Illustration de la technologie de l’extracteur lunaire développée par Helios, dont la startup espère qu’elle permettra de produire de l’oxygène sur la lune (Autorisation).

Jonathan Geifman, directeur-général et co-fondateur d’Helios, estime pour sa part que « pour permettre l’établissement d’une base lunaire permanente, les technologies développées par Helios ne sont pas suffisantes – il faut toute une gamme de technologies pour réaliser une chaîne de valeur économique sur la Lune. Cette nouvelle collaboration avec Eta Space va, pour la première fois, assurer la connexion entre deux liens purement commerciaux de la chaîne – la production et le stockage d’oxygène – ce qui rendra les missions multiples et à long-terme sur la Lune plus viables au niveau économique ».

Créer une base lunaire ou mettre en place des déplacements sur la lune plus récurrents, comme le prévoient pour la prochaine décennie des firmes spatiales privées comme SpaceX, pourraient nécessiter des milliers de tonnes d’oxygène par an qui seraient utilisées comme carburant. Expédier quoi que ce soit sur la lune coûte plusieurs centaines de milliers de dollars par kilogramme – ce qui rend les missions à long-terme économiquement non viables, à moins que l’oxygène puisse être produit sur la lune, indique Helios.

Le processus que la société a mis au point s’appelle l’électrolyse du régolithe fondu et utilise un réacteur alimenté par le sol. Il fait fondre le sol lunaire à 1 600 degrés Celsius, puis, par électrolyse, crée de l’oxygène qui est stocké pour être utilisé.

L’entreprise a simulé la plupart des conditions de la lune pour tester son système, en utilisant du sable semblable à celui de la lune, développé par l’Université de Floride centrale, sur la base d’échantillons ramenés de la lune.

La startup a signé un accord, l’année dernière, avec la multinationale technologique européenne OHB SE afin de fournir la technologie Helios pour produire de l’oxygène et des métaux sur la lune à bord du système d’atterrissage lunaire LSAS (Lunar Surface Access Service). La technologie d’Helios volera sur les trois premières missions LSAS vers la surface lunaire à partir de 2025, ce qui permettra à la firme de tester son high-tech dans des conditions réelles.

Helios note que sa technologie peut être utilisée pour extraire 99 % de fer pur à partir de minerai de fer, nécessitant 50 % de moins d’énergie que ce n’est actuellement le cas dans l’industrie. Ce qui peut entraîner de meilleures méthodes pour la production sidérurgique, une industrie à forte émissions de gaz à effet de serre, et la création d’une « sidérurgie verte ».

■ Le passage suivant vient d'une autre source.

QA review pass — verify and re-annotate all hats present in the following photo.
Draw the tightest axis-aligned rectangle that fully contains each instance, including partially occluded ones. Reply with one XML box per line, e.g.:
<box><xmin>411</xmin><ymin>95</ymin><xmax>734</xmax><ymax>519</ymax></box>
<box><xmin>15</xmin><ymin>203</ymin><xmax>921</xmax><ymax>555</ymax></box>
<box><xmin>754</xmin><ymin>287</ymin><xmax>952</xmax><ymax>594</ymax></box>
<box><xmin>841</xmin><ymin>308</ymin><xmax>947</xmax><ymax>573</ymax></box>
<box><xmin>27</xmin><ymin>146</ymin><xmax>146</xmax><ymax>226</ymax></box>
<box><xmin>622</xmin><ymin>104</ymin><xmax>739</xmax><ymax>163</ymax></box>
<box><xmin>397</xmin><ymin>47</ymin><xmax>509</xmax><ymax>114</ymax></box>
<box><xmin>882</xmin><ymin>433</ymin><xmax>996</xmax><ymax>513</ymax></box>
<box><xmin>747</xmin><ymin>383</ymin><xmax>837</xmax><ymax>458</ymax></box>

Une pièce de monnaie fabriquée en fer « vert » dans un laboratoire d’Helios. (Crédit : Helios)

La start-up, basée à Tzur Yigal, dans le centre d’Israël, a fait savoir qu’elle allait lancer des accords commerciaux concernant la construction d’usines pilotes qui pourront, à terme, produire de multiples tonnes de fer par jour, et l’intégration de sa technologie dans la chaîne de production.

Helios a bénéficié de financements de la part de l’Agence spatiale israélienne et du ministère de l’Énergie. Le mois dernier, la compagnie a obtenu la somme de six millions de dollars dans le cadre d’un apport de capital, dans le cadre d’un capital d’amorçage, qui a été dirigé par At One Ventures, la firme d’investissement « à bénéfice net pour la nature », et par la compagnie israélienne Doral Energy-Tech Ventures. Mataplanet, firme d’investissement spécialisée dans la Deep Tech, a aussi participé à cette série de financement.

Shoshanna Solomon a contribué à l’écriture de cet article.